[Recorded data]

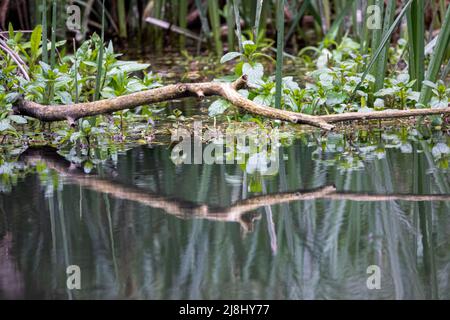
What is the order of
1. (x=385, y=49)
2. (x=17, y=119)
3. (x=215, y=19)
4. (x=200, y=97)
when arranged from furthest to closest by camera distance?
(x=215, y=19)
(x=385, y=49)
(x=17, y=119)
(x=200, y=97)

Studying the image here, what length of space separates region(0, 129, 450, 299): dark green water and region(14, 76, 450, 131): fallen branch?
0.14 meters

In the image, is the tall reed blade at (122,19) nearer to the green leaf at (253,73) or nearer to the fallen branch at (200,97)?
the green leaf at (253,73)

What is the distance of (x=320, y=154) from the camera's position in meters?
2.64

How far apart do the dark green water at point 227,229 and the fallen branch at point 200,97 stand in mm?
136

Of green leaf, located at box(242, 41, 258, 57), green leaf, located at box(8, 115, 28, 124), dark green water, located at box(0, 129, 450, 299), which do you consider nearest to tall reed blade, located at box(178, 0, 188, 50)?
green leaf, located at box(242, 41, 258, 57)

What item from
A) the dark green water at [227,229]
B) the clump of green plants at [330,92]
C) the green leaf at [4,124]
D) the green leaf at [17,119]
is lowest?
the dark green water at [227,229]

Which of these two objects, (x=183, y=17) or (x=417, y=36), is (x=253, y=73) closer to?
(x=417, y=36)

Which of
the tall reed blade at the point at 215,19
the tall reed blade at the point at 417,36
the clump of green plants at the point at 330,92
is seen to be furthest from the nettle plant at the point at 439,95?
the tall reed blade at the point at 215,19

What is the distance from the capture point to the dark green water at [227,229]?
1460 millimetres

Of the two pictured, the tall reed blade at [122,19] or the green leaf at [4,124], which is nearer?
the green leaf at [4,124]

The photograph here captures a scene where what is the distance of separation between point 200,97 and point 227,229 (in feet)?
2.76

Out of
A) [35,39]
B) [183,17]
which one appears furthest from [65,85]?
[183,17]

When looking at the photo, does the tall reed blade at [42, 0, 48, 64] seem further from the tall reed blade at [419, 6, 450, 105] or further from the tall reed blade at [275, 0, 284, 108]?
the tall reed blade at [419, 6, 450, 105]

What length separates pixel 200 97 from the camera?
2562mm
---
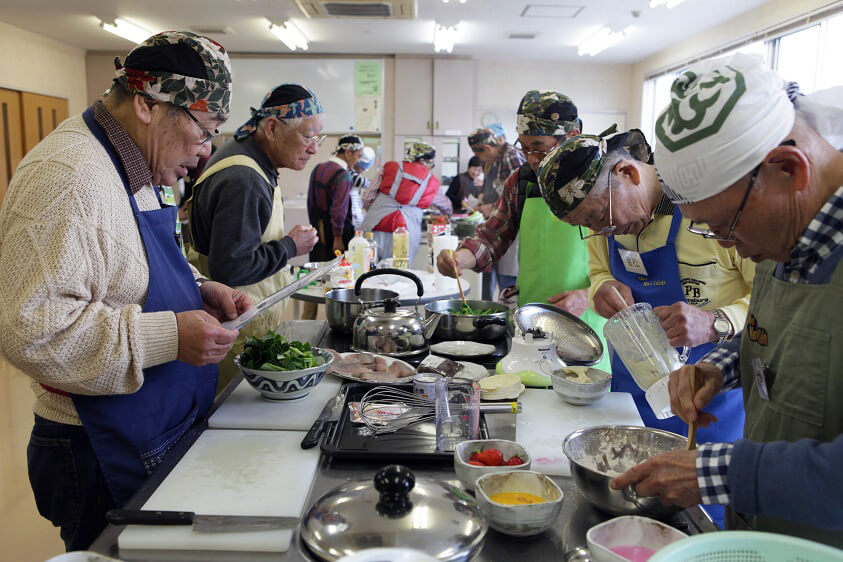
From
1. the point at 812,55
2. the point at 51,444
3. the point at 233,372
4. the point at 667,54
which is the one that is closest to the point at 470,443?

■ Requirements ■
Collect every line of the recorded data above that contains the word "closest", treating uppercase and lowercase letters as distinct.

■ Answer for the task ■
when arranged from furthest to closest by camera distance?
which is the one that is closest to the point at 470,443?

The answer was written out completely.